**What to do:**
Could you reproduce the items below with "viewer" swapped for "observer" wherever it occurs, leaving everything else unchanged?

── Dataset records

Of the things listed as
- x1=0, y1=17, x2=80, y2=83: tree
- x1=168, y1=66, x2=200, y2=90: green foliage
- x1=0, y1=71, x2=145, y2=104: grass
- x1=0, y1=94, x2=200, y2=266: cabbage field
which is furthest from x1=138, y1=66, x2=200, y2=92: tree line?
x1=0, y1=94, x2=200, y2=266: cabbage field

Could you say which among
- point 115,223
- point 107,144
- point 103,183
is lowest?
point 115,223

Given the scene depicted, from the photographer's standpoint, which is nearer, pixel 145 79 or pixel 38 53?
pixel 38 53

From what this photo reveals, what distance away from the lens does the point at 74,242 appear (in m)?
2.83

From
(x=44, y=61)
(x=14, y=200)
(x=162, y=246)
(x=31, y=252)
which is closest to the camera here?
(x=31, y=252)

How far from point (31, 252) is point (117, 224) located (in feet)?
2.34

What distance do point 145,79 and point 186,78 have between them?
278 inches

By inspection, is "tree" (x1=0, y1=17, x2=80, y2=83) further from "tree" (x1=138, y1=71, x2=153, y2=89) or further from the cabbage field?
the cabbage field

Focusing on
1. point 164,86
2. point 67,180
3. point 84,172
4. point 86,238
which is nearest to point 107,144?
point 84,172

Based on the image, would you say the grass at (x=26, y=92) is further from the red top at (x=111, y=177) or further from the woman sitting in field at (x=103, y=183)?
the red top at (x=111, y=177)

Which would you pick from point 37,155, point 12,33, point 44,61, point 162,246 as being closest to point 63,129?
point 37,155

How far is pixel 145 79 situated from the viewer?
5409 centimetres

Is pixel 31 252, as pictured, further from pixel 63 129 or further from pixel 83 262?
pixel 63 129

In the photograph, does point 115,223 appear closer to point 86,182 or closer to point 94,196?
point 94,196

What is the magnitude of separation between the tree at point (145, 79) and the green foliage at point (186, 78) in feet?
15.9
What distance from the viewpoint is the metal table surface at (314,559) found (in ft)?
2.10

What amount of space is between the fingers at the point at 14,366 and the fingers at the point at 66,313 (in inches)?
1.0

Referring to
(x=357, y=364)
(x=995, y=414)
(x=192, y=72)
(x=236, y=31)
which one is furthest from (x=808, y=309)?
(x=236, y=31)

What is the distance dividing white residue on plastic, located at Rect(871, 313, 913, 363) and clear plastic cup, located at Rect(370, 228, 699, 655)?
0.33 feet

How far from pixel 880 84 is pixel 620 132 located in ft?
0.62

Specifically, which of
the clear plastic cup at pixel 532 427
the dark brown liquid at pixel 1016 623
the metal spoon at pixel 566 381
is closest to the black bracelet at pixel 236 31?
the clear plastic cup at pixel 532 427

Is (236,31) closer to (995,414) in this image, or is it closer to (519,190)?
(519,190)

────

**Response for this exercise:**
Of the things listed as
- x1=0, y1=17, x2=80, y2=83: tree
- x1=168, y1=66, x2=200, y2=90: green foliage
- x1=0, y1=71, x2=145, y2=104: grass
- x1=0, y1=94, x2=200, y2=266: cabbage field
which is furthest from x1=138, y1=66, x2=200, y2=92: tree line?
x1=0, y1=94, x2=200, y2=266: cabbage field

Could you say which among
- point 115,223
- point 107,144
- point 103,183
is lowest?
point 115,223

Given the scene depicted, from the photographer's standpoint, which is nearer, pixel 145 79 or pixel 38 53?
pixel 38 53

From what this photo reveals, what distance away from the lens does the point at 74,242 appear (in m)?
2.83

From
(x=44, y=61)
(x=14, y=200)
(x=162, y=246)
(x=31, y=252)
which is closest to the camera here?
(x=31, y=252)

How far from point (31, 252) is point (117, 224) located (in feet)?
2.34

What distance do point 145,79 and point 186,78 have between them?
278 inches

By inspection, is "tree" (x1=0, y1=17, x2=80, y2=83) further from "tree" (x1=138, y1=71, x2=153, y2=89) or further from the cabbage field?
the cabbage field

Focusing on
1. point 164,86
2. point 67,180
3. point 84,172
4. point 86,238
which is nearest to point 107,144?
point 84,172

Based on the image, would you say the grass at (x=26, y=92) is further from the red top at (x=111, y=177) or further from the woman sitting in field at (x=103, y=183)?
the red top at (x=111, y=177)

Which would you pick from point 37,155, point 12,33, point 44,61, point 162,246 as being closest to point 63,129?
point 37,155

How far is pixel 145 79 situated from the observer?
5409 centimetres

Is pixel 31 252, as pictured, further from pixel 63 129 or further from pixel 83 262?
pixel 63 129

In the photograph, does point 115,223 appear closer to point 86,182 or closer to point 94,196?
point 94,196

What is the magnitude of separation between the tree at point (145, 79) and the green foliage at point (186, 78) in feet?
15.9
What distance from the viewpoint is the metal table surface at (314,559) found (in ft)?
2.10

What amount of space is between the fingers at the point at 14,366 and the fingers at the point at 66,313 (in inches)?
1.0

Referring to
(x=357, y=364)
(x=995, y=414)
(x=192, y=72)
(x=236, y=31)
which one is furthest from (x=808, y=309)?
(x=236, y=31)

What is the distance dividing white residue on plastic, located at Rect(871, 313, 913, 363) and clear plastic cup, located at Rect(370, 228, 699, 655)?
0.33 feet

How far from pixel 880 84 is pixel 620 132 located in ft?
0.62

Specifically, which of
the clear plastic cup at pixel 532 427
the dark brown liquid at pixel 1016 623
the metal spoon at pixel 566 381
is closest to the black bracelet at pixel 236 31?
the clear plastic cup at pixel 532 427

Is (236,31) closer to (995,414) in this image, or is it closer to (519,190)?
(519,190)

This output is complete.